TASK PROMPT -
The expected output is an exact copy of each line from the line with "35 Diamond St." through the end of the data below, with no pictures in it.
==== DATASET ENTRIES
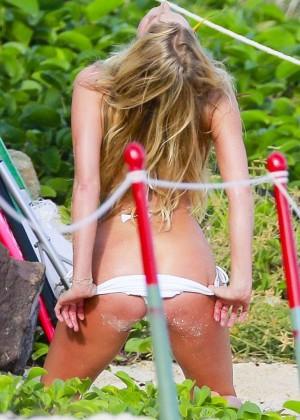 Elsa Hosk: Hot in Victorias Secret photoshoot in St. Barths-06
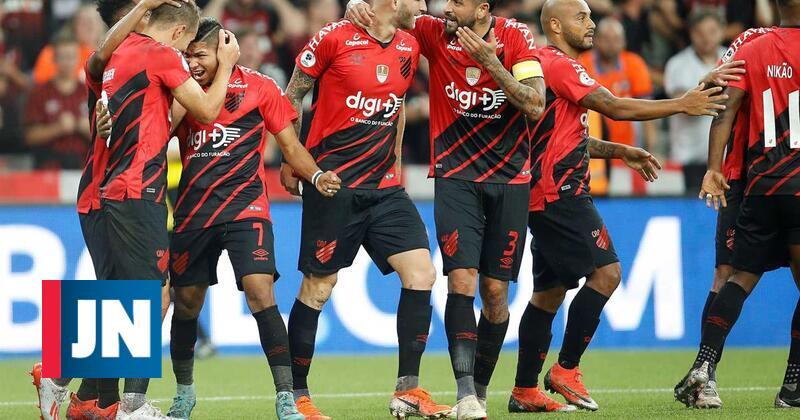 Atlético Paranaense bate River Plate na Supertarça sul-americana
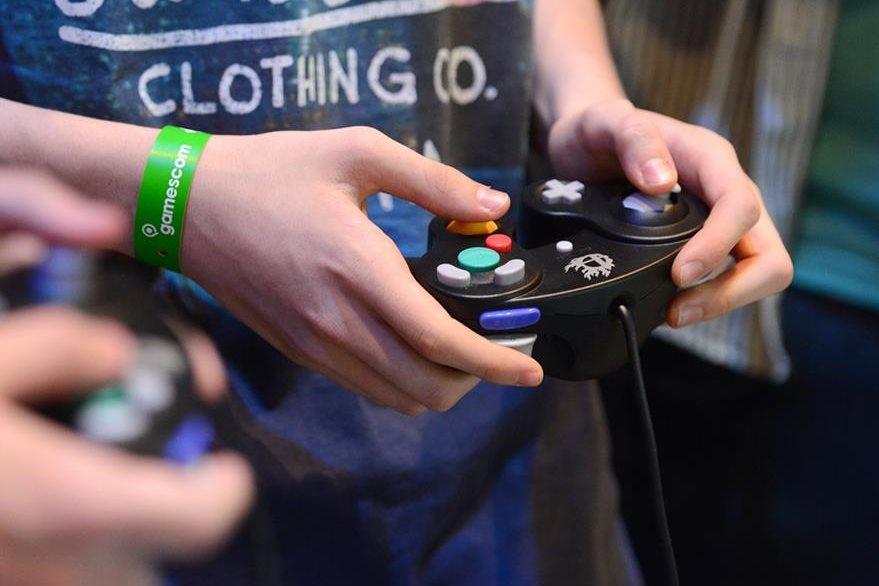 Los visitantes pueden probar los nuevos juegos para consola y Pc. (Foto Prensa Libre: DPA)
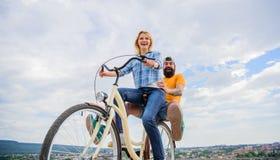 Astuces actives de loisirs Idées de vacances d'été Appréciez le vélo d'équitation de vacances de vacances d'été La jeunesse ont l images libres de droits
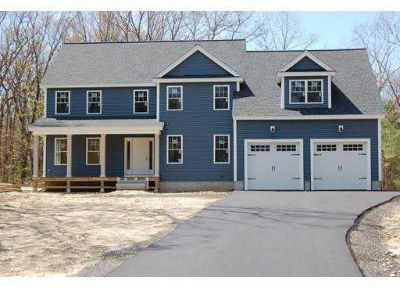 35 Diamond St. Chelmsford Four BR, Stop the search - Location
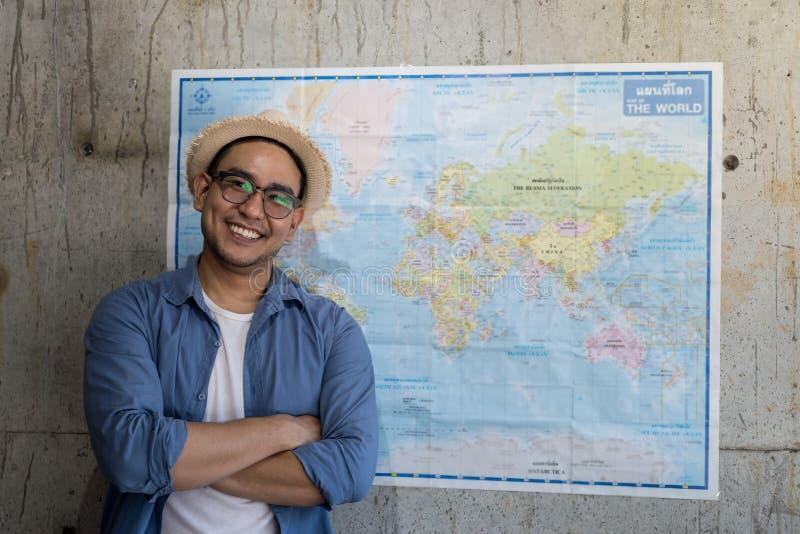 Τουρίστας που στέκεται με το worldmap στον τοίχο, σχέδια για το επόμενο destinati στοκ φωτογραφία με δικαίωμα ελεύθερης χρήσης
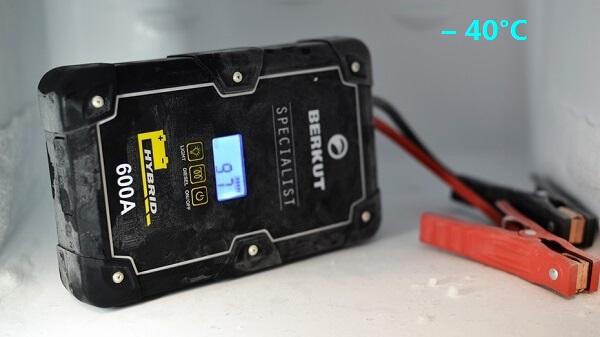 Конденсаторное пусковое устройство Berkut JSC-600C можно хранить в автомобиле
========
EXERCISE ANSWER -
 35 Diamond St. Chelmsford Four BR, Stop the search - Location
 Τουρίστας που στέκεται με το worldmap στον τοίχο, σχέδια για το επόμενο destinati στοκ φωτογραφία με δικαίωμα ελεύθερης χρήσης
 Конденсаторное пусковое устройство Berkut JSC-600C можно хранить в автомобиле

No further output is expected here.